First of all, file descriptor offset is indeed shared, but it doesn’t play a
role here because the very first fgets reads the whole file into its internal
buffer (not our buf). This can be verified with strace:
~> strace ./a.out fd_interleaved.c
...
read(3, "#include <stdio.h>\n#include <uni"..., 4096) = 1164
...
~> wc -c fd_interleaved.c
1164 fd_interleaved.c
The entire file is 1164 bytes and it fits in stdio’s 4096-byte buffer. Our
buf also happens to be 4096-bytes big (because of BUFSIZ), but this read is
not into it. The way our buf gets the data is by copying it from this buffer
until the newline.
So the parent reads the whole file, prints 5 lines, then forks. What does the child process inherit? The offset — yes, which is at the end of the file now — but also the buffer with all its contents and position. The position here is significant, because even though it is inherited, it is not shared.
So the child continues reading its copy of the buffer from where the parent stopped, but this reading is not reflected in the parent’s buffer, because it doesn’t use the shared offset, it uses the position variable from libc. It prints the lines as they come in, and exits.
The parent resumes where it stopped — not where the child stopped. And it essentially does the same as the child just did. Thus, the duplication.
In case you want to take a quick look at this buffer and position, here the
link. It’s from musl, but glibc is similar (got to be). Look for
rpos that’s the pointer that moves. I verified it on both libraries, as well
as on OpenBSD and Cygwin. This is standard behavior.
Output redirection and buffering
What about the redirection? The output looks different then. That happens
because of stream orientationa, also called buffering mode. It
controls when the buffer gets flushed. Ordinarily, stdout attached to a
terminal is line buffered, so a flush happens on every '\n'. But when it’s
redirected to a text file it becomes block buffered, also called fully
buffered. There, a flush happens only when the buffer is full or when some
function calls fflush or fclose. In our example, exit(0) causes a flush.
The whole procedure goes like this. The parent reads the entire file into
internal buffer in one big gulp, because of gets. Then it starts copying
lines from this buffer into buf and calls printf. But printf doesn’t
flush, because the buffering mode is set to _IOFBF - fully buffered.
Then it forks, nothing’s been printed yet. The child inherits whatever parent
has collected, and continues reading in the same manned. Doesn’t print anything
until exit(0) causes a flush. Then it comes out:
parent: #include <stdio.h>
parent: #include <unistd.h>
parent: #include <string.h>
parent: #include <fcntl.h>
parent: #include <stdlib.h>
child: #include <sys/wait.h>
child:
child: void cat_file(int fd, int n, char *prefix)
child: {
child: char buf[BUFSIZ] = {0};
The parent haven’t printed anything, it’s all child.

▸ **GIVEN ENTRIES**
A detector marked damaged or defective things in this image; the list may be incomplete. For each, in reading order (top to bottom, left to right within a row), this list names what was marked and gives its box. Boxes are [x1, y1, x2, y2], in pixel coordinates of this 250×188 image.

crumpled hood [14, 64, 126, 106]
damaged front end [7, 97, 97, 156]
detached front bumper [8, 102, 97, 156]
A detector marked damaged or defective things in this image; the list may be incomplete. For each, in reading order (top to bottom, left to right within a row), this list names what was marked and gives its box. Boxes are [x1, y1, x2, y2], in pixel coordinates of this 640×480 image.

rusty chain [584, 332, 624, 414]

---

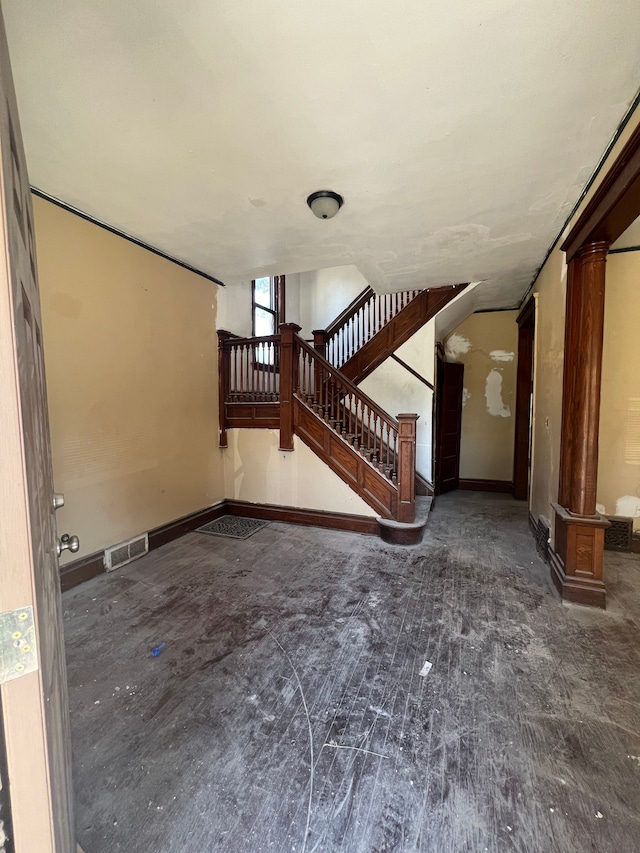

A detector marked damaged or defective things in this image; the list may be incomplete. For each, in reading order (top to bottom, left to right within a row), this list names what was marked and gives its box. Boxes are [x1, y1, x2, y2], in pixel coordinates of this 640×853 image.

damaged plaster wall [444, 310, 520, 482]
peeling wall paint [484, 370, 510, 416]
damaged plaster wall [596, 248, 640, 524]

---

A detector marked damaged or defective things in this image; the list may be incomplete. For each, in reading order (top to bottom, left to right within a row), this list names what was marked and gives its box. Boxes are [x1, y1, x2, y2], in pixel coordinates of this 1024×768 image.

▸ **TASK BRIEF**
Can you carry the explanation of stdio buffering after fork further, starting right after its last sentence? The rows come from a different source.

▸ **TASK RESPONSE**
The parent resumes, and reads its part. Then it reaches return 0;, which
leads to exit(0) call in whatever called the main function from libc (it
was _start). And so it goes:
parent: #include <stdio.h>
parent: #include <unistd.h>
parent: #include <string.h>
parent: #include <fcntl.h>
parent: #include <stdlib.h>
parent: #include <sys/wait.h>
parent:
parent: void cat_file(int fd, int n, char *prefix)
parent: {
parent: char buf[BUFSIZ] = {0};
If we replace exit(0) with _exit(0), the form that doesn’t cause a flush we
don’t even hear from the child:
case 0:
cat_file(file, 5, " child");
- exit(0);
+ _exit(0);
~> ./a.out fd_interleaved.c > out; cat out
parent: #include <stdio.h>
parent: #include <unistd.h>
parent: #include <string.h>
parent: #include <fcntl.h>
parent: #include <stdlib.h>
parent: #include <sys/wait.h>
parent:
parent: void cat_file(int fd, int n, char *prefix)
parent: {
parent: char buf[BUFSIZ] = {0};
This isn’t the only subtlety you can face when dealing with buffered I/O. There are rules of thumb to avoid these kind of issues, and sometimes, especially in CTFs, buffering is simply disabled:
int main(int argc, char **argv) {
setvbuf(stdout, NULL, _IONBF, 0);
setvbuf(stdin, NULL, _IONBF, 0);
// ...
I don’t know these rules of thumb, so I’m not going to tell you. I would imagine they involve being Very Careful when you share stuff and calling flush every so often. By the way, this flush thing is quite a hammer, and sometimes you have to swing it twice, when just one doesn’t do the job. Don’t believe me? Read this blog post about file system reliability, keeping in mind that fsync is a flush. I found it funny and a bit depressing at the same time.
How does Windows handle it?
Windows good.
Windows doesn’t have file descriptors but does have file handles, and buffered streams use these handles. It also has fork. It’s been mentioned in the paper, and I managed to unearth the hidden ways of invoking the damned thing.
With CreateProcess it is more difficult to get into a situation like this. At
least, I can’t immediately think of a similar example, and I also don’t want to
boot into it. My Windows setup is good, there’s almost no ads now, it’s just,
you know… Anyways, that’s it for today.